I’m Laura, the artist behind QuaintBaby Ultrasound Art (www.quaintbabyart.com), wife and mum of 3 young kids, living in Dublin. I’m proud to be a brand ambassador of the Paint Your Bump Campaign #pyb2019 to raise awareness of Maternal Mental Health and Wellness.
#pyb2019 is such a creative and innovative idea to raise awareness of such an important and indeed serious issue for mothers. I'll be painting some baby ultrasounds onto bumps at as many #pyb2019 events as I can get to .. they're so much fun! As an artist who paints baby ultrasounds on paper canvas, panting tummies is just like finding an exciting new medium to paint on!!
More seriously though, looking after my own maternal mental health during pregnancy and motherhood it's so so close to my own heart. Here' my own story ......

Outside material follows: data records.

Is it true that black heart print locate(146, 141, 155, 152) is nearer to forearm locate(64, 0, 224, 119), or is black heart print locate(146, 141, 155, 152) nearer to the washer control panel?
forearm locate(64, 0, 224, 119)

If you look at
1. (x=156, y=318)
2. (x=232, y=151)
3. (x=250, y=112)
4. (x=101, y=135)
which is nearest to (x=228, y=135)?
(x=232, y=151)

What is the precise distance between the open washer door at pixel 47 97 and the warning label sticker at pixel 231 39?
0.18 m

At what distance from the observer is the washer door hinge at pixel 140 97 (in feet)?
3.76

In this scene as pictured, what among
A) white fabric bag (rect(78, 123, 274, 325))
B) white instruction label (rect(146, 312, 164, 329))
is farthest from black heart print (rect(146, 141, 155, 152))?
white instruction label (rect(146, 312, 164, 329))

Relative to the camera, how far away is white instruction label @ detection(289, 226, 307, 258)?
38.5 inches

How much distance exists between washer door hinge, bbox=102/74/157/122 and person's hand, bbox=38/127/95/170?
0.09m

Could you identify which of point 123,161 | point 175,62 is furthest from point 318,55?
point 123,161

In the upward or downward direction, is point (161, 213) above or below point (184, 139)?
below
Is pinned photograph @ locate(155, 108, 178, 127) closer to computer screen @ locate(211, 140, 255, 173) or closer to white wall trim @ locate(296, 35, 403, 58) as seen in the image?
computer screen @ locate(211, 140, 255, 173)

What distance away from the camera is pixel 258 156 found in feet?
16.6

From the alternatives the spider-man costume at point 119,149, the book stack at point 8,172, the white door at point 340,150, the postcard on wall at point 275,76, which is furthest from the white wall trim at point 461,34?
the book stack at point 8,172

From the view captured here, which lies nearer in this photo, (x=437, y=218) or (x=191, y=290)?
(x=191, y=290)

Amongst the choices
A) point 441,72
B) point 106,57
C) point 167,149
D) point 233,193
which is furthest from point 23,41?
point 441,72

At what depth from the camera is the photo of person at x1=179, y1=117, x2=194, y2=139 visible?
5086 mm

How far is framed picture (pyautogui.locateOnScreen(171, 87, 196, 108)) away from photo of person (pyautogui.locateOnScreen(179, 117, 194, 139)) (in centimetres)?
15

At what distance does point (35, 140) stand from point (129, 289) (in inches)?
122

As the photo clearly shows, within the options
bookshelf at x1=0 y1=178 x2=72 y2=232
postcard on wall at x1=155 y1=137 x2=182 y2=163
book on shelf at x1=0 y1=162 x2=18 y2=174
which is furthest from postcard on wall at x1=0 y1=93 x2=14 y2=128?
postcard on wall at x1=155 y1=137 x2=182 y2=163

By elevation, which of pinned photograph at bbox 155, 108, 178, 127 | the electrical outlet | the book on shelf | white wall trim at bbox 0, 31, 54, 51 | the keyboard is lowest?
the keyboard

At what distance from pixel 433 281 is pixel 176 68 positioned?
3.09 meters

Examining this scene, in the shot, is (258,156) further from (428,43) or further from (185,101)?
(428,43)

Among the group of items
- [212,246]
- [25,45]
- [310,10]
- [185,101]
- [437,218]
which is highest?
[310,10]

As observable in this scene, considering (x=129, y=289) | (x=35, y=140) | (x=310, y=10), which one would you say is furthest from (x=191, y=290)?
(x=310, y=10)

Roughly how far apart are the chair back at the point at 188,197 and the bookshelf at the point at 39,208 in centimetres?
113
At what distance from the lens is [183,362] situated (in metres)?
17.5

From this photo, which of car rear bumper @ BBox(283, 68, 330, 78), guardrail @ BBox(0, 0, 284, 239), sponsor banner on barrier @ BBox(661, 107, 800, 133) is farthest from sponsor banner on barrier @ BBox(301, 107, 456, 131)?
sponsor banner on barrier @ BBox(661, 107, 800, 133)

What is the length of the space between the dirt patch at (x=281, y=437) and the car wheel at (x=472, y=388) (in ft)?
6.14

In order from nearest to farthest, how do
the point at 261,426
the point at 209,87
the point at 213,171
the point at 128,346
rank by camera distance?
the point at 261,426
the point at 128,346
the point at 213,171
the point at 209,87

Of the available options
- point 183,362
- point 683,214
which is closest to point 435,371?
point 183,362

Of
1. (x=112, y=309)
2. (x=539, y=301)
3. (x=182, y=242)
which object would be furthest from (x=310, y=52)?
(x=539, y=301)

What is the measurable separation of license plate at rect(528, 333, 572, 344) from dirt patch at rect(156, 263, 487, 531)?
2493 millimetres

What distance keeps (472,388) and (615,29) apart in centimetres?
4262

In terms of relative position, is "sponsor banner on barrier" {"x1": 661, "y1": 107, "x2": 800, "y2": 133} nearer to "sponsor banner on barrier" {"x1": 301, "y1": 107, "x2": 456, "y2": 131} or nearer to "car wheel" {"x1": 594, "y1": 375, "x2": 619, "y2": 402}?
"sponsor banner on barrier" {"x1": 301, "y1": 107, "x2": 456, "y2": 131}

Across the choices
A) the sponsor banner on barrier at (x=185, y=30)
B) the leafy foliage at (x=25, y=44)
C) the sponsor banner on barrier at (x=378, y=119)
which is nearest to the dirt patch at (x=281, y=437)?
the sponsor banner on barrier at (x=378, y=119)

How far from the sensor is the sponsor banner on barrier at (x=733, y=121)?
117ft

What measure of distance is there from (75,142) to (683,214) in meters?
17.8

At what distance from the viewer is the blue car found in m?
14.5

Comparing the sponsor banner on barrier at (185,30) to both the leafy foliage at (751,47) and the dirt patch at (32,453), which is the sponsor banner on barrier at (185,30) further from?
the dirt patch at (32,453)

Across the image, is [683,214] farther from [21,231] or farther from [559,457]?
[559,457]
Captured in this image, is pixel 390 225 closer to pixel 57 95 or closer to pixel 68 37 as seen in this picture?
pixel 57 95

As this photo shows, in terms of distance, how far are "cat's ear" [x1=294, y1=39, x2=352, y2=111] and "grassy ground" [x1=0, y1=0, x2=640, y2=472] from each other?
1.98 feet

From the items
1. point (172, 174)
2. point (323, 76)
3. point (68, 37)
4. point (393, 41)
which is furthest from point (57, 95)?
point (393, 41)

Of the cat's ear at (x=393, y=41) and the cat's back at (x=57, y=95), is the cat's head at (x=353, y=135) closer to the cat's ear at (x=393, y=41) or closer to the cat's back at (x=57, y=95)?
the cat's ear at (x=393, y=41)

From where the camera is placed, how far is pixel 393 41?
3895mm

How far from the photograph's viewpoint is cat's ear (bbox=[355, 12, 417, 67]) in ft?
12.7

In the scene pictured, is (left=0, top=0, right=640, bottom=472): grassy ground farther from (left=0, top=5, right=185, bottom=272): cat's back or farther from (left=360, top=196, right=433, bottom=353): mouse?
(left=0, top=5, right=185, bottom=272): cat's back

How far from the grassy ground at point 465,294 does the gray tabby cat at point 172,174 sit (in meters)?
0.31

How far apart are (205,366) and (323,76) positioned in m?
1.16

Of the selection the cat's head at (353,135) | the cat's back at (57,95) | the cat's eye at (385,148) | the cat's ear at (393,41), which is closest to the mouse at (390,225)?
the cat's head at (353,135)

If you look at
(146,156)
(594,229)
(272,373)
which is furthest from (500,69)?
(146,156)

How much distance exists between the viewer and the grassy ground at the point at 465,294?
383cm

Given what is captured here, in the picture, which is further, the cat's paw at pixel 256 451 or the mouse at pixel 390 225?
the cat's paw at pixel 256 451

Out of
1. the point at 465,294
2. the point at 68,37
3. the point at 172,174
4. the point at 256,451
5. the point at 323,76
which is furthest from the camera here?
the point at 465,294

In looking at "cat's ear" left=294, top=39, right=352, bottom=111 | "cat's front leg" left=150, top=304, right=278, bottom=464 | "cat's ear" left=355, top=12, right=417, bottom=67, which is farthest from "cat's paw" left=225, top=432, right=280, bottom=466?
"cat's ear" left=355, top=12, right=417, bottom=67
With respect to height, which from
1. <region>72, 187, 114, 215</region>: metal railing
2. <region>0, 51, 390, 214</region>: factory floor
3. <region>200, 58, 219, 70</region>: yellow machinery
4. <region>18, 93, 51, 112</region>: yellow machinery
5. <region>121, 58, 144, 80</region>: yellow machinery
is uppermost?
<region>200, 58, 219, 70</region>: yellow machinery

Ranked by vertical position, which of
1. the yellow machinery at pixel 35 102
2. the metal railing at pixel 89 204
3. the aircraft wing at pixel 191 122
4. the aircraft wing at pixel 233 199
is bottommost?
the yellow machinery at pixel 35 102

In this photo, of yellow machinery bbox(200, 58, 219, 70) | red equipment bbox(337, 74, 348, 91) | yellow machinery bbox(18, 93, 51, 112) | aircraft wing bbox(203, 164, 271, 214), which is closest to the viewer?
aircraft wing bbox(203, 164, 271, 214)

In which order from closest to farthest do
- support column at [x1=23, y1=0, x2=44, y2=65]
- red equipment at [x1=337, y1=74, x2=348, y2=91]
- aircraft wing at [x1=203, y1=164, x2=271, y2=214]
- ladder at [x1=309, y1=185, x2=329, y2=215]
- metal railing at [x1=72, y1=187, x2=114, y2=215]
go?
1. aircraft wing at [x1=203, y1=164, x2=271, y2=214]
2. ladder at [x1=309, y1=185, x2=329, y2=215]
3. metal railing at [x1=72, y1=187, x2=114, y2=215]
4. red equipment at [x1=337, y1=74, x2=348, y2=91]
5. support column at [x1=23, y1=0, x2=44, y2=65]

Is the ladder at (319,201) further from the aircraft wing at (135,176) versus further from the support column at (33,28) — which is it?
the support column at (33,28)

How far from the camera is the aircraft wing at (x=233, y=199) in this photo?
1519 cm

I can completely relate to the reality that becoming pregnant, going through pregnancy, birth into motherhood is a hugely challenging transition, particularly in the first 18 months of each child’s life.
No matter who you are or where you’re at in life before getting pregnant, the journey into and through motherhood is a vulnerable time for us on so many levels.. It can be wonderful, but it’s undoubtedly tough, not least physically, mentally and emotionally. I found I’ve never been more tired and overwhelmed, yet grateful and content at the same time. The whole experience can lead to some serious self-doubt as we (women in particular I think) can tend to focus so much on our baby and less on ourselves.
I have painted baby ultrasounds for many many parents who have been through a vast range of emotions, adventures during pregnancy and parenthood (the good and bad), and capture it all as a beautiful piece of art.. It’s their experience, their baby and their masterpiece after all! I think we experience it all so differently, yet as parents we’ve all got so much in common but so much is not said day to day, even to our closest friends or family. Labels, stereotypes or Instagram-perfect myths can skew our perspectives. I find being honest, open to support and taking good care of ourselves as mums can really help someone to survive the transition from pregnancy through motherhood. And that’s what #pyb2019 is all about.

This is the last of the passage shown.